Ehrlicherweise muss ich dazu sagen, dass die ersten Nächte zwangsläufig sehr unruhig sein werden. Doch in der Regel akzeptieren Kinder relativ schnell die neuen "Spielregeln", und je älter sie sind, desto einfacher. Einen "Knacks" beim Kind brauchst du nicht befürchten, wenn du ihm wirklich beistehst und ihn nicht "strafst" für seine natürliche Reaktion auf diese Veränderung.

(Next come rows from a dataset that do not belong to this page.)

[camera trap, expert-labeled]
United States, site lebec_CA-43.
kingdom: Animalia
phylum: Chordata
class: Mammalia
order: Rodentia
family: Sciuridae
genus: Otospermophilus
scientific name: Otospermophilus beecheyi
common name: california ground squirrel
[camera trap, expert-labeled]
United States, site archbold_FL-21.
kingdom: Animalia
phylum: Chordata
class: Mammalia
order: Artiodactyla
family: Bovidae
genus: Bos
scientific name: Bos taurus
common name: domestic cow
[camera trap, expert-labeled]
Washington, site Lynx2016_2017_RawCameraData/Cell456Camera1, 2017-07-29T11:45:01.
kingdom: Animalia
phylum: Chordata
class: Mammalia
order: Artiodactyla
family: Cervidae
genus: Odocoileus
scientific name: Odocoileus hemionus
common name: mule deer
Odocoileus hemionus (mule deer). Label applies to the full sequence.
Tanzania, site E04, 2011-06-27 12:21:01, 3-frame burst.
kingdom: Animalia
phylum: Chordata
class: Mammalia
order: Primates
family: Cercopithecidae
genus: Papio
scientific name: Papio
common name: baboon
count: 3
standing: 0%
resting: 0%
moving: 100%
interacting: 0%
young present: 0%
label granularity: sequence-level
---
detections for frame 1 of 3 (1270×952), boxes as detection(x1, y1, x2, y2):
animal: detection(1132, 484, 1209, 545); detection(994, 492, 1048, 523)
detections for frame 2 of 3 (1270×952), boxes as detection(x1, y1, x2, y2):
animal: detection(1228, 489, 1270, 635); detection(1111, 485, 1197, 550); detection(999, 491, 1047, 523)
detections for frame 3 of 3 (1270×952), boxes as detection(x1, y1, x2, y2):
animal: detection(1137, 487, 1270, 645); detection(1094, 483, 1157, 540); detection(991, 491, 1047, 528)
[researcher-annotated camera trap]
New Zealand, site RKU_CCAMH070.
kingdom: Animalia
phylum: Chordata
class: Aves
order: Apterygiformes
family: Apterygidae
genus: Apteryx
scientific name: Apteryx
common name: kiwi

Nur wenn sich dein Kind über mehrere Tage hinweg gegen diese stillfreie Zeit sperrt, oder gar tagsüber extrem anhänglich bzw. weinerlich wird, oder gar eine Hautreaktion zeigt, dann weißt du, dass es noch zu früh ist und du vielleicht einfach noch ein paar Wochen warten und durchhalten solltest.
Dieser Vorschlag stammt von Elizabeth Pantley, Autorin des Buchs "Schlafen statt Schreien: Das liebevolle Einschlafbuch: Das 10-Schritte-Progamm für ruhige Nächte", das erst im Herbst auf Deutsch erschienen ist und das ich wärmstens empfehlen kann.
Pantley hat ein Programm entwickelt, mit dem man älteren Babys, auch Stillkinder, dabei helfen kann, auch ohne Brust oder ständiges Stillen die Nacht zu schaffen. Auch wenn man nicht alle ihre Schritte anwendet haben viele Mütter doch gute Erfahrungen mit diesem Buch gemacht.
Ultima Ratio, wenn diese Methode nichts bringt, wäre noch die Methode von Jay Gordon: https://www.stillkinder.de/das-10-naechte-programm-fuer-besseres-schlafen-im-familienbett/
Auch sie ist zunächst einmal mit Stress verbunden, hat aber bei einigen Familien geholfen.
Letztenendes bleibt nicht anderes übrig, als es auszuprobieren.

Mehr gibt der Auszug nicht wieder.